Excerpted records:
"""

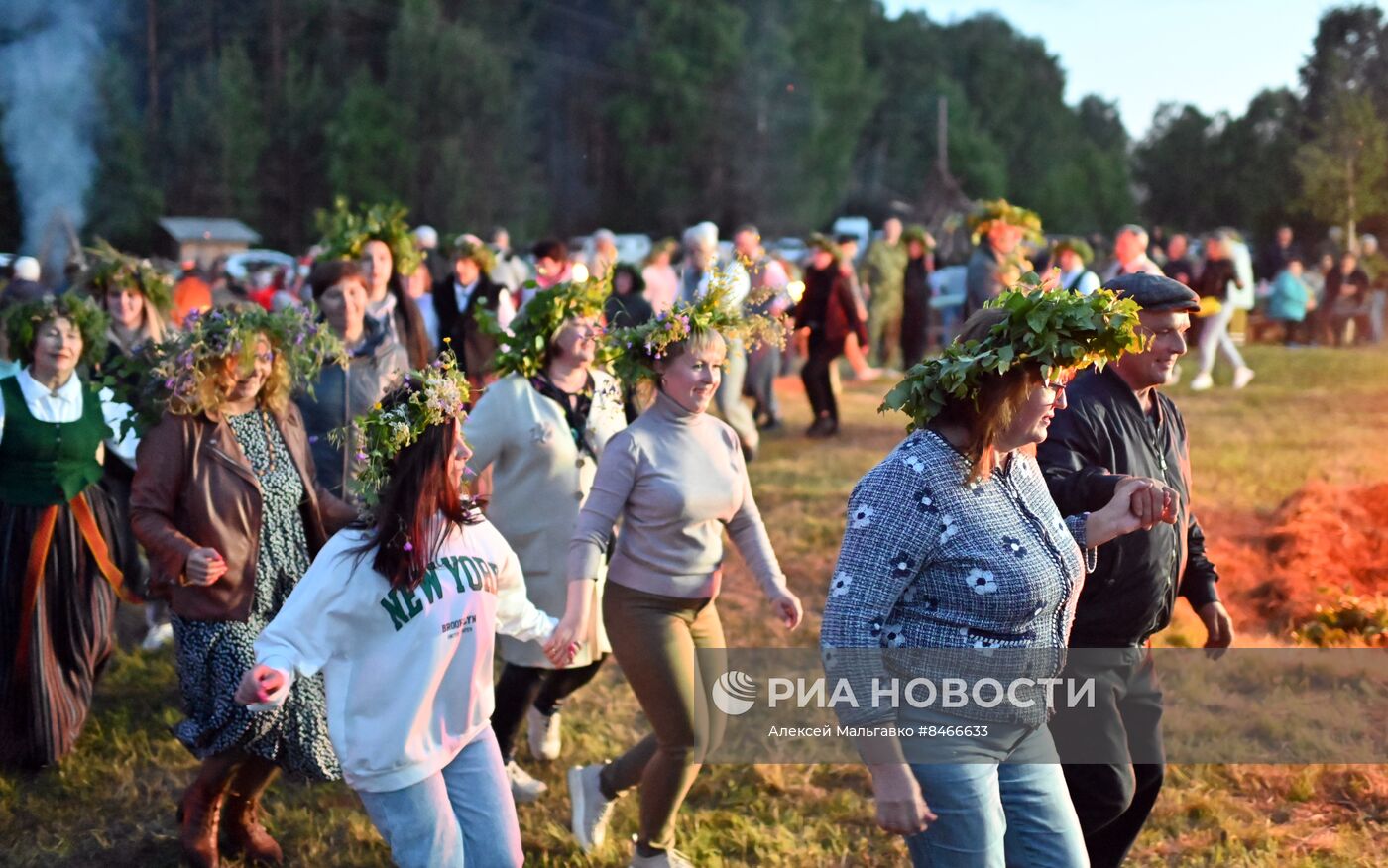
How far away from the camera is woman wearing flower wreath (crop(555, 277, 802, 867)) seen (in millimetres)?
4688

"""
"""

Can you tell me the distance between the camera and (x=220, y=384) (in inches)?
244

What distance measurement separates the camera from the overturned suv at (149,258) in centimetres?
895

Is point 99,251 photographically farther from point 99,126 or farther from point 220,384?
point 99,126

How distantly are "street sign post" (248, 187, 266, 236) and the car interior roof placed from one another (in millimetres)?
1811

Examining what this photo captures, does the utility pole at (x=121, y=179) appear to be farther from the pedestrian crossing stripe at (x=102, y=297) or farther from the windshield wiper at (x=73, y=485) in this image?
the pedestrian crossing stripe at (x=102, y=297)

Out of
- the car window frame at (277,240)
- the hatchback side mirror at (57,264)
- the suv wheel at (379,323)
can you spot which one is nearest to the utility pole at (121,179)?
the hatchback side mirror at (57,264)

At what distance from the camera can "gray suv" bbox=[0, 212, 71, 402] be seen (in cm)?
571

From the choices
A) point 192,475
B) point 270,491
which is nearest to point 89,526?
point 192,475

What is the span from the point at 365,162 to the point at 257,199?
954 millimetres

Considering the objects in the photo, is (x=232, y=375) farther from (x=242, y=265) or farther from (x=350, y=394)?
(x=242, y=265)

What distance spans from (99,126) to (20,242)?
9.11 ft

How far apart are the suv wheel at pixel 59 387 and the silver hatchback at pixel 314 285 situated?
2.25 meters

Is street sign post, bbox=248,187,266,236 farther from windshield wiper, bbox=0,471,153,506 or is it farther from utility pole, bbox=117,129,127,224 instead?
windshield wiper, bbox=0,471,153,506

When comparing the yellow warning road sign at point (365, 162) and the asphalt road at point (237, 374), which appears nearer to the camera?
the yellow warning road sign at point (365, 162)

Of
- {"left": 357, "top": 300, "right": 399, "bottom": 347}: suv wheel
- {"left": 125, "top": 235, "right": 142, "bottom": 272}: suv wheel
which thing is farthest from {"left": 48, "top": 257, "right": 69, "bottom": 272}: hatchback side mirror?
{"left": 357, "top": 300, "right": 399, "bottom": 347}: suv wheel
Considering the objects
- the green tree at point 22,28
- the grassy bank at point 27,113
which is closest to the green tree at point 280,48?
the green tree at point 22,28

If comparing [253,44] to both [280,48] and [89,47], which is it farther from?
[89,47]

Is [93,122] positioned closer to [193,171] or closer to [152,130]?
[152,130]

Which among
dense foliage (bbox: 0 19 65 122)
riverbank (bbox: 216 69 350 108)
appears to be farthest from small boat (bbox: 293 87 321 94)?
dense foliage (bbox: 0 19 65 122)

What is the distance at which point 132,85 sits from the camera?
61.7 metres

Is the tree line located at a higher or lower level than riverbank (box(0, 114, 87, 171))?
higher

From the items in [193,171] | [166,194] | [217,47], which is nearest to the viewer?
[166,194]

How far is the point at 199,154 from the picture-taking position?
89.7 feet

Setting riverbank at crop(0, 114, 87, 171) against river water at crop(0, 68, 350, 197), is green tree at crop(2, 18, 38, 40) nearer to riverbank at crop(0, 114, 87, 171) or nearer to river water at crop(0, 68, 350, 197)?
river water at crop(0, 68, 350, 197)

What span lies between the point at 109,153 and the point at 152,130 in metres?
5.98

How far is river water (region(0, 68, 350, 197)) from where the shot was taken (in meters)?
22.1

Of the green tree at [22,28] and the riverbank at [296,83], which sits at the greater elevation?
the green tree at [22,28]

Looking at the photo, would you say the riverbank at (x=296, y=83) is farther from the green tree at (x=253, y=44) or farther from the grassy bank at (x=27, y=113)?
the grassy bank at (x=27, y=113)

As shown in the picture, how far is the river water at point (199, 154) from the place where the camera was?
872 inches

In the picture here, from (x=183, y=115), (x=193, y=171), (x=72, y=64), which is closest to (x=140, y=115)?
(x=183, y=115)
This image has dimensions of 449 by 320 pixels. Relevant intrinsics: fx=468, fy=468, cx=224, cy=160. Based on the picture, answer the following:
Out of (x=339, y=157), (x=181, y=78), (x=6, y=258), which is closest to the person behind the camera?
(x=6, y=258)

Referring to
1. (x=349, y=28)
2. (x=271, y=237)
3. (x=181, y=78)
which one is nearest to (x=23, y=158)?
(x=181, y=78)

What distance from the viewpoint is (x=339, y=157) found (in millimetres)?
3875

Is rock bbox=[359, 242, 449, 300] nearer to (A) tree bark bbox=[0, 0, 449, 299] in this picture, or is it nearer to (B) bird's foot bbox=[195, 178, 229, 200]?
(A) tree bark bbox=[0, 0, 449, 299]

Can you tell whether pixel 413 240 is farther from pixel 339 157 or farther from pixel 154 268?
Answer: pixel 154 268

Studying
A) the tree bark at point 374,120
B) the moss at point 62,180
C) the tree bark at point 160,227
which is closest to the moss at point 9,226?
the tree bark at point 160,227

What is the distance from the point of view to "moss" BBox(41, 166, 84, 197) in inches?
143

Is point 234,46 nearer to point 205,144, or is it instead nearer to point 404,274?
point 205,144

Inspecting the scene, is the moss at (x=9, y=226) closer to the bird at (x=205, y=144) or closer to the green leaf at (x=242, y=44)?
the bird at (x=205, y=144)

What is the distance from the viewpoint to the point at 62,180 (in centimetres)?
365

"""

Task objective: Rewrite the entries from the line containing "Is point 99,251" through the line containing "954 millimetres" as a JSON list of strings, with one string for each line and blank lines omitted.

Result for this exercise:
[
  "Is point 99,251 photographically farther from point 99,126 or farther from point 220,384?",
  "point 99,126",
  "How distantly are \"street sign post\" (248, 187, 266, 236) and the car interior roof placed from one another (in millimetres)?",
  "1811",
  "Examining what this photo captures, does the utility pole at (x=121, y=179) appear to be farther from the pedestrian crossing stripe at (x=102, y=297) or farther from the windshield wiper at (x=73, y=485) in this image?",
  "the pedestrian crossing stripe at (x=102, y=297)",
  "Out of",
  "- the car window frame at (277,240)",
  "- the hatchback side mirror at (57,264)",
  "- the suv wheel at (379,323)",
  "can you spot which one is nearest to the utility pole at (121,179)?",
  "the hatchback side mirror at (57,264)",
  "At what distance from the camera can \"gray suv\" bbox=[0, 212, 71, 402] be seen (in cm)?",
  "571",
  "From the choices",
  "A) point 192,475",
  "B) point 270,491",
  "which is nearest to point 89,526?",
  "point 192,475",
  "What is the span from the point at 365,162 to the point at 257,199?",
  "954 millimetres"
]